Governo suspende caducidade dos contratos de arrendamento

Contratos de arrendamento que estivessem para caducar nos próximos meses ficam suspensos como forma de proteger as famílias dos efeitos do coronavírus na sua vida financeira.

O Governo decidiu avançar com a suspensão dos contratos de arrendamento cujos prazos estivessem a acabar como forma de proteger as famílias neste período de difícil situação económica imposta pela crise do novo coronavírus.

“Aquilo que é nosso dever é, não só enfrentar este surto pandémico, como ao mesmo tempo tranquilizar as famílias e as empresas”, disse o primeiro-ministro em conferência de imprensa, esta sexta-feira à noite, considerando que em junho será hora de “relançar a economia”.

Do lado das famílias, uma das medidas que o Governo anunciou após ter estado reunido em Conselho de Ministros esta sexta-feira ao longo do dia foi a “suspensão do prazo de caducidade dos contratos de arrendamento que viessem a caducar nos próximos três meses, visto que não é momento para acrescentar à ansiedade que todos vivemos, a ansiedade de procura de casa”, disse o primeiro-ministro António Costa.

“Quando pedimos às pessoas para estarem em casa recolhidas, não é seguramente um momento para andarem à procura de casa.
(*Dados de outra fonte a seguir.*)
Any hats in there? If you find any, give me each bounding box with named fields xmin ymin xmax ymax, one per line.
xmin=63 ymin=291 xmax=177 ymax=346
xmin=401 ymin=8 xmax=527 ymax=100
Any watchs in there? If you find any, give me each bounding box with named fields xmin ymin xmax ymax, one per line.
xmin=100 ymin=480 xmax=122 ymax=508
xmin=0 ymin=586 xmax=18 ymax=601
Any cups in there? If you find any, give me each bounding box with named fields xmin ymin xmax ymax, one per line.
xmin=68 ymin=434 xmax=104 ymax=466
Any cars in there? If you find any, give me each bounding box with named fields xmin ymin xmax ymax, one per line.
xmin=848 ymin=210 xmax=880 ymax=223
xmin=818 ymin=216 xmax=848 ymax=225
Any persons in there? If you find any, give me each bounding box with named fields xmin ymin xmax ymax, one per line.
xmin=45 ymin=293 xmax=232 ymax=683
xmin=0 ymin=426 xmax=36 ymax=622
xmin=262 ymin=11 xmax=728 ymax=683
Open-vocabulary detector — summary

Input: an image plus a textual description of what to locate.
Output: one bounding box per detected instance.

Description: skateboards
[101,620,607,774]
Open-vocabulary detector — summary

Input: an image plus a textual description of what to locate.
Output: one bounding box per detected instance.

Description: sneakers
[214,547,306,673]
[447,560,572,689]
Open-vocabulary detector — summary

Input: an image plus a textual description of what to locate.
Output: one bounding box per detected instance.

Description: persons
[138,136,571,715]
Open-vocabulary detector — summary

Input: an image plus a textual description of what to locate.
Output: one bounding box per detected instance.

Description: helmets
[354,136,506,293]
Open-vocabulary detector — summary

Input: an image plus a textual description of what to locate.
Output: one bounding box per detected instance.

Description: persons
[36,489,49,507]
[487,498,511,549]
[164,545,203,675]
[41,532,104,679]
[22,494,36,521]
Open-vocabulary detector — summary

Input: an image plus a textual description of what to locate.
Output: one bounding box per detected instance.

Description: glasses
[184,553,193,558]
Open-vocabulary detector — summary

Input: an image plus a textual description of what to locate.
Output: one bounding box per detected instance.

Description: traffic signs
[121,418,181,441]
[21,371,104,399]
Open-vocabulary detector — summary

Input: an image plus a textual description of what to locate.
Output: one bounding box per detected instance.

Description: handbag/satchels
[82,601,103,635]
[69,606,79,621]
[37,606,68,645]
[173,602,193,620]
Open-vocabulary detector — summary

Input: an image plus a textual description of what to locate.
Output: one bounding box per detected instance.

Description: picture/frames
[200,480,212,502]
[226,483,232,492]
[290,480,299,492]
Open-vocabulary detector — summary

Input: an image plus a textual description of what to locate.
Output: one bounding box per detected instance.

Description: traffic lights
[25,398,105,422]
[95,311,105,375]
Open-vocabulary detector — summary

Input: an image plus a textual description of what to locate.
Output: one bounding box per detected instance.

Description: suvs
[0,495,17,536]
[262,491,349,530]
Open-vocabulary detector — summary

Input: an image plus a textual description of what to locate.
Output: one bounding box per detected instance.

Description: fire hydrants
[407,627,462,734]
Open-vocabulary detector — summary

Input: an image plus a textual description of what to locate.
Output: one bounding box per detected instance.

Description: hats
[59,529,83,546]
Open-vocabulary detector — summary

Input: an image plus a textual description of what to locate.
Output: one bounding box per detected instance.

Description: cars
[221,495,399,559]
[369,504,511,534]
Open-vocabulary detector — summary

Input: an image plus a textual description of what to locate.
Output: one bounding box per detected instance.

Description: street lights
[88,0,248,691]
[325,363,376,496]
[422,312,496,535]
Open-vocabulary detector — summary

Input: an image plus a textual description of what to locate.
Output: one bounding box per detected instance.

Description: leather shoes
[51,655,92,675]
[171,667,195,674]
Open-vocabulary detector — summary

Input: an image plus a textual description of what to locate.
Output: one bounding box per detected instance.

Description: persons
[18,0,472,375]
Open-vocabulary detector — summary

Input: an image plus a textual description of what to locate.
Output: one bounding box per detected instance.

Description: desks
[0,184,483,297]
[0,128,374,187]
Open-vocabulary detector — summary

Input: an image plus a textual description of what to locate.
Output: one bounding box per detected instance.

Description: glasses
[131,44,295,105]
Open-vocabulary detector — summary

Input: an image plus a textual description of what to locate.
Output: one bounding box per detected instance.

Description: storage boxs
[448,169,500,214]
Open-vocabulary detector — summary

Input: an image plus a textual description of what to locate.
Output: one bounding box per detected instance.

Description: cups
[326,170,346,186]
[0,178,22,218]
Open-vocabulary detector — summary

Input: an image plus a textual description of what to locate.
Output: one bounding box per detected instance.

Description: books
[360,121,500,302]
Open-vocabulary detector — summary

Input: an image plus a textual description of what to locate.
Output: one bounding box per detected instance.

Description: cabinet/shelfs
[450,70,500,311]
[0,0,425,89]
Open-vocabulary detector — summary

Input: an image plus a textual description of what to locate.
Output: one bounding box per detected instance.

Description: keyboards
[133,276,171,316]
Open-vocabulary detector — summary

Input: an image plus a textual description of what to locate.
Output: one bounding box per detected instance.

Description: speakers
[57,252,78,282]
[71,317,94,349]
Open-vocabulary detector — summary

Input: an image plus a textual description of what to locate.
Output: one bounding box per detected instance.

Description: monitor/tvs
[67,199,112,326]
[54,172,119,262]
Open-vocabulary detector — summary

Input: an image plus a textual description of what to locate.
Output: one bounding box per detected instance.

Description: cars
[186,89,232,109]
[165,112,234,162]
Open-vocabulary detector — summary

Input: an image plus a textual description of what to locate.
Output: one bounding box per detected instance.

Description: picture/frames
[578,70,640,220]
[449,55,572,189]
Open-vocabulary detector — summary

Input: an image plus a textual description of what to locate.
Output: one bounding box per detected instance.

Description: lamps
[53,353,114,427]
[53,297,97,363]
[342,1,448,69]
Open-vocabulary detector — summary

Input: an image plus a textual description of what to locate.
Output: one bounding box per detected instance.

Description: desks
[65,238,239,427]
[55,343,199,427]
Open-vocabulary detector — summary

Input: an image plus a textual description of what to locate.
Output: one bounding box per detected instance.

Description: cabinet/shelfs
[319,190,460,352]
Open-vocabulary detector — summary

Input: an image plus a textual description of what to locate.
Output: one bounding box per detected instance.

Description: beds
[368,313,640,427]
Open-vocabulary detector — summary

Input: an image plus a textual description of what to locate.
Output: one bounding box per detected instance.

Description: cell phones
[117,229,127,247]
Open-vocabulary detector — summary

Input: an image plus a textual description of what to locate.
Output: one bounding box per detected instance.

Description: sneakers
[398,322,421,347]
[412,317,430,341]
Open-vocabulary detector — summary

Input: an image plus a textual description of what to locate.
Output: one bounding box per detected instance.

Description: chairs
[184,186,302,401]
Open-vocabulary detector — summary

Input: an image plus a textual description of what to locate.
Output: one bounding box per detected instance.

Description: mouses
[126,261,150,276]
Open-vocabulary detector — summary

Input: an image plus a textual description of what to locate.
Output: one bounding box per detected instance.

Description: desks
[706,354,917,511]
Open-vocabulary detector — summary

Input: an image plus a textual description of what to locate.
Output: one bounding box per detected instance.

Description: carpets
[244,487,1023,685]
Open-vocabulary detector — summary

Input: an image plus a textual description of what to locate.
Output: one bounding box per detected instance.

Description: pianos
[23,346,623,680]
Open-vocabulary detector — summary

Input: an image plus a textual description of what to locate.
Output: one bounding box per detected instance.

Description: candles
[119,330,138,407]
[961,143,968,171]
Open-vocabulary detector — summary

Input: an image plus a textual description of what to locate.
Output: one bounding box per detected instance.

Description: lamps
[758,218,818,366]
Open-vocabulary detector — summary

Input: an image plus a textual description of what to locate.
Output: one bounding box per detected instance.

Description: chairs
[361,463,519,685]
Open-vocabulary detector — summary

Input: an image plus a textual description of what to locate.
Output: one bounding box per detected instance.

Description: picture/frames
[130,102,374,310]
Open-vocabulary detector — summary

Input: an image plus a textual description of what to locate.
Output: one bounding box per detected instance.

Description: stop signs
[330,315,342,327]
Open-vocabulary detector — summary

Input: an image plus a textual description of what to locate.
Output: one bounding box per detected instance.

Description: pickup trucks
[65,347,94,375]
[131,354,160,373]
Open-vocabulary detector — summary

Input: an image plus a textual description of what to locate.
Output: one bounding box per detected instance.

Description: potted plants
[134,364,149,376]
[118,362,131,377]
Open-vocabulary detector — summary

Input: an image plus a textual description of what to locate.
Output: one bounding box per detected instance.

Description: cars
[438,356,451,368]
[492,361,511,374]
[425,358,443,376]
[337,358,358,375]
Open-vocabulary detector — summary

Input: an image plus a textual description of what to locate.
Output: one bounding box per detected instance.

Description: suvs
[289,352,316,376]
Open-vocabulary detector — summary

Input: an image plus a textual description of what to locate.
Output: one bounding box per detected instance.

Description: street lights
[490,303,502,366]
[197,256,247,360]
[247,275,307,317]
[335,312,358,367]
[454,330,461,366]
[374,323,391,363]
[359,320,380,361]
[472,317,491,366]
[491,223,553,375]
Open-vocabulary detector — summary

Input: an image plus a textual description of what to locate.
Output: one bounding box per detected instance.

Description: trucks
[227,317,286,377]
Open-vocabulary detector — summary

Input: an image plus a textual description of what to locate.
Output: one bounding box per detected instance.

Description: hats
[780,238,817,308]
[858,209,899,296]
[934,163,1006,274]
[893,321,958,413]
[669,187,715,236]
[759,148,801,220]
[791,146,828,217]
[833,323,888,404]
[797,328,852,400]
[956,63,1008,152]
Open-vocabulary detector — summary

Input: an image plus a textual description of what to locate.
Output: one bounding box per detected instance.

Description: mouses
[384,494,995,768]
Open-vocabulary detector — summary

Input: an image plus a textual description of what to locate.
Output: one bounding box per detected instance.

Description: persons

É momento para todos estarem serenos no seu direito à habitação”, disse ainda António Costa.

Para além dessa medida, em específico para as famílias, António Costa anunciou ainda a “prorrogação automática dos subsídios de desemprego que já estão a pagamento, bem como do complemento solidário para idosos ou o rendimento social de inserção”, que segundo o Governo, “passarão a ser automaticamente renovados”.

Relativamente às moratórias de crédito que têm sido faladas como forma de apoiar as famílias com encargos com financiamentos, sobretudo para a habitação, António Costa diz que o Governo está, neste momento, “a trabalhar com o Banco de Portugal e a Associação Portuguesa de Bancos para que os bancos possam utilizar na sua máxima capacidade toda a margem de manobra que o Banco Central Europeu já lhes conferiu para poderem renegociar os contratos […] de forma a contribuírem também como lhes compete“.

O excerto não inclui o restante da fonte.